Having implicated the Spencer-Churchill family in an earlier paragraph, I will now implicate perhaps the only more aristocratic family than them in the United Kingdom. Viscount Ridley, Rose Paterson’s father, was the Lord Steward to Her Majesty Queen Elizabeth II, a very senior position in the Royal Household. It is well-known that the Queen is rather taken with horses and has been her whole life, so it is not implausible that this love of horses might have influenced the Ridley family when Rose was young, leading to the connections between Boris Johnson’s government and the Jockey Club today.
The government’s third, perhaps fatal misstep was what moved the second jobs scandal out of the news. Rumours, followed by supporting images and videos, emerged of Boris Johnson and senior Conservative figures breaking lockdown restrictions to hold social events.
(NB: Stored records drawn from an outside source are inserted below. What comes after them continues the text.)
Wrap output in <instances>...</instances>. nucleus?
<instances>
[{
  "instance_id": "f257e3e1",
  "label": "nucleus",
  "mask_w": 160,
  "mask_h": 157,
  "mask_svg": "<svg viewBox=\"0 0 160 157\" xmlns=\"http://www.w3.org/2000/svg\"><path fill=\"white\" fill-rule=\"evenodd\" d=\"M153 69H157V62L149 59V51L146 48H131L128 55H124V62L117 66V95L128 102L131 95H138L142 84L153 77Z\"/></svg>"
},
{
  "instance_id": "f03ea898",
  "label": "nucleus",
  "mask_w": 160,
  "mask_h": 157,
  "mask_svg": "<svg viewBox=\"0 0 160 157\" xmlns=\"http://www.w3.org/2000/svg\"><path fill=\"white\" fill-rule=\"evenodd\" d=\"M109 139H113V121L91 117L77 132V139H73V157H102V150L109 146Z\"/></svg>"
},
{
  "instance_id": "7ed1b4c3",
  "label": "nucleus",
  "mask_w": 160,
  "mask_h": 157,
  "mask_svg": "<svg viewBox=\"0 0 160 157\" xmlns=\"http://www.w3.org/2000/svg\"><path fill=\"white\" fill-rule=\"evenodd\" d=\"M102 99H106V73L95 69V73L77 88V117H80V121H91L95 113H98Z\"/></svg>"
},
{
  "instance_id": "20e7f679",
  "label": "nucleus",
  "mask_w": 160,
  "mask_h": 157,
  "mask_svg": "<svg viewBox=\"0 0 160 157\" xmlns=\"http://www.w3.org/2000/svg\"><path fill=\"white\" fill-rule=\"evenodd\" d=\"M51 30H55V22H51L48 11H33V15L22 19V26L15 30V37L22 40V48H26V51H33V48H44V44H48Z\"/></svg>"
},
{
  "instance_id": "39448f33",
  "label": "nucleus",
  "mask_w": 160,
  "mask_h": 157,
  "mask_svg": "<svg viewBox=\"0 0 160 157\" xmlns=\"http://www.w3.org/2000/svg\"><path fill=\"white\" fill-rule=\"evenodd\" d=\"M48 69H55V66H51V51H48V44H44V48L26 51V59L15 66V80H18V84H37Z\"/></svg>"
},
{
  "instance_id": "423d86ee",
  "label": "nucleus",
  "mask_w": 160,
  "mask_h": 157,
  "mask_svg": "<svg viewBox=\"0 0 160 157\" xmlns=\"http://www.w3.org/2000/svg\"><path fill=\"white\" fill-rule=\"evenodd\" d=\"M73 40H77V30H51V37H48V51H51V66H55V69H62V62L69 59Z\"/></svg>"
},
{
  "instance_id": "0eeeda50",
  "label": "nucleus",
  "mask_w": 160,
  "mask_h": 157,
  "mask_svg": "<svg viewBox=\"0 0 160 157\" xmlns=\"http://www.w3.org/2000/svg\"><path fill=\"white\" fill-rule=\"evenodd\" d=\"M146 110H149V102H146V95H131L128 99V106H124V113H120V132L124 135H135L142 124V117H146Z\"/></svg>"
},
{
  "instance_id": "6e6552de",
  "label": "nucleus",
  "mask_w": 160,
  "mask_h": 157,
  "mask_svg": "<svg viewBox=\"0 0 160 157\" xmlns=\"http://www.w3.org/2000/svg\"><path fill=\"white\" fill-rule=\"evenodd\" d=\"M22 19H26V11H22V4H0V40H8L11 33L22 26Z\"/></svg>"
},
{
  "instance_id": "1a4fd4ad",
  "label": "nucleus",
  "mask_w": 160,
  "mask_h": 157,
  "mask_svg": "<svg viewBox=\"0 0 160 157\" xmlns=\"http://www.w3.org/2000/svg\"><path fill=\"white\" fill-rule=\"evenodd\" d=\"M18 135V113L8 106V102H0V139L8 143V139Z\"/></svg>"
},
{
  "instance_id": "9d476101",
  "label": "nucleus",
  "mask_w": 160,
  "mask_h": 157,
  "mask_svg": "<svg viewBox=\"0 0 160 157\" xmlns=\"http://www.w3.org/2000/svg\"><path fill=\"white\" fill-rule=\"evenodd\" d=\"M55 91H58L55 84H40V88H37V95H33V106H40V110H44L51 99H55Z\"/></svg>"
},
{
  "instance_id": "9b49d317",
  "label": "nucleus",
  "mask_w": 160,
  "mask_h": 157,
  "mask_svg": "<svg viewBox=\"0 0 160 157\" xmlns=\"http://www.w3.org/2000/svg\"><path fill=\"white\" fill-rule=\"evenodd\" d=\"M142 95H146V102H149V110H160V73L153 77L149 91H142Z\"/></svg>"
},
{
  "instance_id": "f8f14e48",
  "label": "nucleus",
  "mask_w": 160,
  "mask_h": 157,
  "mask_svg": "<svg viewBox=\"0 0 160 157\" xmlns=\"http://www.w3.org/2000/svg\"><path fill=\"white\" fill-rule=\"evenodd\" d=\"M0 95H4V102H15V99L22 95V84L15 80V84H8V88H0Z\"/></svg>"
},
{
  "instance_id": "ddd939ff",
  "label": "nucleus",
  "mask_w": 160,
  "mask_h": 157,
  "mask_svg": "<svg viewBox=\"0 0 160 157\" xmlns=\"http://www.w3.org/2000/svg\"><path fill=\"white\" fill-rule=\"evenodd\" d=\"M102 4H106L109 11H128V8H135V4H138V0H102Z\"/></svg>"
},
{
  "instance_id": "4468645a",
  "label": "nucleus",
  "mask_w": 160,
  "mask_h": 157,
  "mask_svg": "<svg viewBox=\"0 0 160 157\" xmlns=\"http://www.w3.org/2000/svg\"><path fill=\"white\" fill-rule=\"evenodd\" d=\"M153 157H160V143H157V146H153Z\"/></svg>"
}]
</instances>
Focus has been in particular on a party held on 18th December 2020, while most of the country was under strict Tier 2 and Tier 3 restrictions. The only person to have resigned so far over it has been Boris Johnson’s press secretary, Allegra Stratton, who, in her own words, “went home” rather than attended the party. And the fact that more heads have not rolled, and that the Prime Minister has quite clearly been implicated, have seen the Conservatives sink to new lows in the polls, with Labour now up to 8% ahead of them. In the by-election in North Shropshire to fill Owen Paterson’s seat, the Liberal Democrats overturned his 2019 majority of tens of thousands to take the seat on an enormous 34% swing. And it looks like the electoral woes for the Conservatives only get worse from here.
Perhaps that 30-day suspension would not have been so bad after all.